• **Provided text**:
● ● ● ● ●
CAPE CANAVERAL - Shuttle Atlantis' sick German astronaut looked and sounded well Sunday as he helped a crewmate prepare for a space walk that should have been his.
In an unusual move, NASA pulled Hans Schlegel off the space walk to help install the European lab, Columbus, at the international space station, and delayed the work until today, one day later than planned.
Schlegel, 56, a physicist and former paratrooper, was fine for Thursday's liftoff but became ill in orbit, European Space Agency officials said, adding the condition was neither life-threatening nor contagious.
Though he did not look sick, space walks are strenuous and an astronaut needs to be in top form, they said.
The hope is Schlegel will be well enough to take part in Wednesday's space walk, the second of three planned for Atlantis' space station visit.
He was sidelined Saturday, shortly after the shuttle reached the station.
"We're all keeping our fingers crossed for him to get better soon," radioed Europe's Mission Control near Munich, Germany. Schlegel has flown only once before in space, in 1993.
NASA refused to give additional details, citing medical privacy. But it's common knowledge that most astronauts suffer from space motion sickness during their first few days in orbit.
● ● ● ● ●
• **Supplied data**:
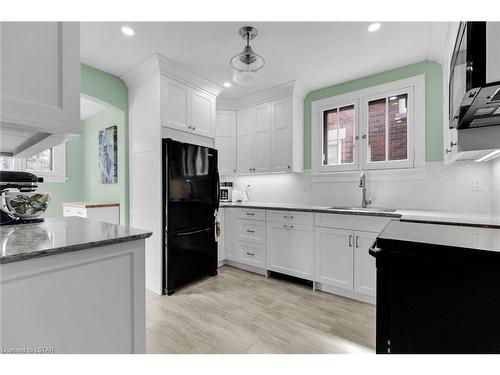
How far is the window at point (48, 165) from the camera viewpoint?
390cm

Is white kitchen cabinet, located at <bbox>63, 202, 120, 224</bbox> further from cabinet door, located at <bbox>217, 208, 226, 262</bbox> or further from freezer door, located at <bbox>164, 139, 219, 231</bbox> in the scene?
cabinet door, located at <bbox>217, 208, 226, 262</bbox>

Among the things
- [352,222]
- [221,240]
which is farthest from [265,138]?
[352,222]

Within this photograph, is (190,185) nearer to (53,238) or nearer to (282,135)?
(282,135)

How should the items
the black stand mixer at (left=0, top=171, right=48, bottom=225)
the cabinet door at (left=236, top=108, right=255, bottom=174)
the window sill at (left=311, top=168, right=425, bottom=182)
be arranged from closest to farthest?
the black stand mixer at (left=0, top=171, right=48, bottom=225) → the window sill at (left=311, top=168, right=425, bottom=182) → the cabinet door at (left=236, top=108, right=255, bottom=174)

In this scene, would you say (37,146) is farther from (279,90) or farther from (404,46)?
(404,46)

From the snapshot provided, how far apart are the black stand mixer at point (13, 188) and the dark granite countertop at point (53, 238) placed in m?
0.06

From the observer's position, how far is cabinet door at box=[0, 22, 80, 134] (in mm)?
834

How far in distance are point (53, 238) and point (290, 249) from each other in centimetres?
227

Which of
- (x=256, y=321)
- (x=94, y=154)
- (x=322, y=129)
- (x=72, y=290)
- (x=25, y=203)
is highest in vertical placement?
(x=322, y=129)

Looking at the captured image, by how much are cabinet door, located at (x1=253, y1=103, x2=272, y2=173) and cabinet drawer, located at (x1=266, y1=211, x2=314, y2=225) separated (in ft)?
2.44

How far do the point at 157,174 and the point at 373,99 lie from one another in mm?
2621

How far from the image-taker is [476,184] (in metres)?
2.32

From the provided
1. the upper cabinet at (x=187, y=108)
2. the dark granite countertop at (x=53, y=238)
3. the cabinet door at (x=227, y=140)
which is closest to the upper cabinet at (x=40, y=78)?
the dark granite countertop at (x=53, y=238)

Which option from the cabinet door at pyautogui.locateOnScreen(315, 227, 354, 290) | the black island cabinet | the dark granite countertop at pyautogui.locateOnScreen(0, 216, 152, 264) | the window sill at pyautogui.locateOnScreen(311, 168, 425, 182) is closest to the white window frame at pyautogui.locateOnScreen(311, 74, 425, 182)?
the window sill at pyautogui.locateOnScreen(311, 168, 425, 182)
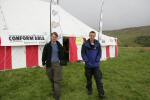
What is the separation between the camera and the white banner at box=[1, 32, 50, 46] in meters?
12.4

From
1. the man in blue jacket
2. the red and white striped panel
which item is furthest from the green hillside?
the man in blue jacket

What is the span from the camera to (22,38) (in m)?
13.2

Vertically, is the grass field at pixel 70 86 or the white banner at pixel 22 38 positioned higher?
the white banner at pixel 22 38

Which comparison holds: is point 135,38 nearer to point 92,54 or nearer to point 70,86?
point 70,86

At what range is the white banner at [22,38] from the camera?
12352 mm

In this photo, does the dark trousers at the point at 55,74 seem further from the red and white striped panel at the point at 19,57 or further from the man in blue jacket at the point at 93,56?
the red and white striped panel at the point at 19,57

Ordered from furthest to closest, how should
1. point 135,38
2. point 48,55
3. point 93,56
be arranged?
point 135,38, point 93,56, point 48,55

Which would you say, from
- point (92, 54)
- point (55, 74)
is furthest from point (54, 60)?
point (92, 54)

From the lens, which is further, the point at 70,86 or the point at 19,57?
the point at 19,57

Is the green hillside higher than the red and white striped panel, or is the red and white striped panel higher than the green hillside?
the green hillside

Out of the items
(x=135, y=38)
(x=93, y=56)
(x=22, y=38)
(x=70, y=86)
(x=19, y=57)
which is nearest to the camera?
(x=93, y=56)

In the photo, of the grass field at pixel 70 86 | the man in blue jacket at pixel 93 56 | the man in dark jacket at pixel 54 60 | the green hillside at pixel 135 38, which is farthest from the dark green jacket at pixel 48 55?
the green hillside at pixel 135 38

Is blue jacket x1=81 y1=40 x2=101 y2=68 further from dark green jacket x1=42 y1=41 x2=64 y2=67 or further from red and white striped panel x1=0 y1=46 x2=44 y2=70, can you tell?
red and white striped panel x1=0 y1=46 x2=44 y2=70

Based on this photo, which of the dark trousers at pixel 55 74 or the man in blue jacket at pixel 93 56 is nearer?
the dark trousers at pixel 55 74
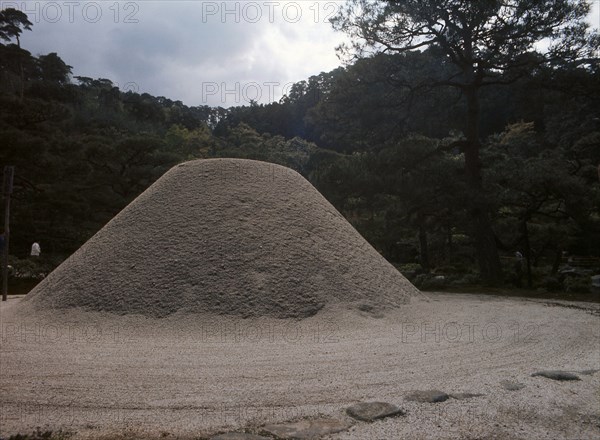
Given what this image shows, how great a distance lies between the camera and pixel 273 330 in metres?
5.83

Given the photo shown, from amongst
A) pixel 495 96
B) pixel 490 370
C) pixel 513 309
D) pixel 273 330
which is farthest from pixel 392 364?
pixel 495 96

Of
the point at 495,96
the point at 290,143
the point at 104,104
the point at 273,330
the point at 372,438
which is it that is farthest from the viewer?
the point at 104,104

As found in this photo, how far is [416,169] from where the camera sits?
12406 mm

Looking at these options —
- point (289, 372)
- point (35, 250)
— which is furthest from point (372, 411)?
point (35, 250)

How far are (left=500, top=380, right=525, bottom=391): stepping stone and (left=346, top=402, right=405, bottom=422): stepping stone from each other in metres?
1.09

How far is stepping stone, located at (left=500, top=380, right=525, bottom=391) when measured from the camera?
12.3 ft

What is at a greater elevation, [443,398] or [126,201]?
[126,201]

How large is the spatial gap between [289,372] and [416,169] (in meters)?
9.11

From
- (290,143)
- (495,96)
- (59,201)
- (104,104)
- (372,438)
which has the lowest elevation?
(372,438)

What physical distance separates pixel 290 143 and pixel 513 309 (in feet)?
93.4

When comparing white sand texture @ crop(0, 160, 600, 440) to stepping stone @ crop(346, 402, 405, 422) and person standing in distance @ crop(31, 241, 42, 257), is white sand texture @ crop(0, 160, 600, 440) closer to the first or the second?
stepping stone @ crop(346, 402, 405, 422)

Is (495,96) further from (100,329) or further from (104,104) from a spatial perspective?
(104,104)

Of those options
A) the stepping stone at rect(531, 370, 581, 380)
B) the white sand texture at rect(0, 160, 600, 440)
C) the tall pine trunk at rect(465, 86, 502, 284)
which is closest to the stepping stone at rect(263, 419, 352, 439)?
the white sand texture at rect(0, 160, 600, 440)

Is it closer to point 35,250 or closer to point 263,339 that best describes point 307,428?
point 263,339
● ● ● ● ●
• **What you need to do**:
a) Copy the part of the article about Hans Schlegel from "Though he did" up to and including "space station visit.".
b) Summarize the article about Hans Schlegel in two sentences.
c) List every day of the week named in the article about Hans Schlegel.

• **Answers given**:
a)
Though he did not look sick, space walks are strenuous and an astronaut needs to be in top form, they said.
The hope is Schlegel will be well enough to take part in Wednesday's space walk, the second of three planned for Atlantis' space station visit.

b) NASA pulled German astronaut Hans Schlegel, who became ill in orbit, off a space walk to install the European lab Columbus at the international space station and delayed the work by one day. European Space Agency officials said his condition was neither life-threatening nor contagious, and the hope is that he will be well enough to take part in Wednesday's space walk.

c)
- Sunday
- Thursday
- Wednesday
- Saturday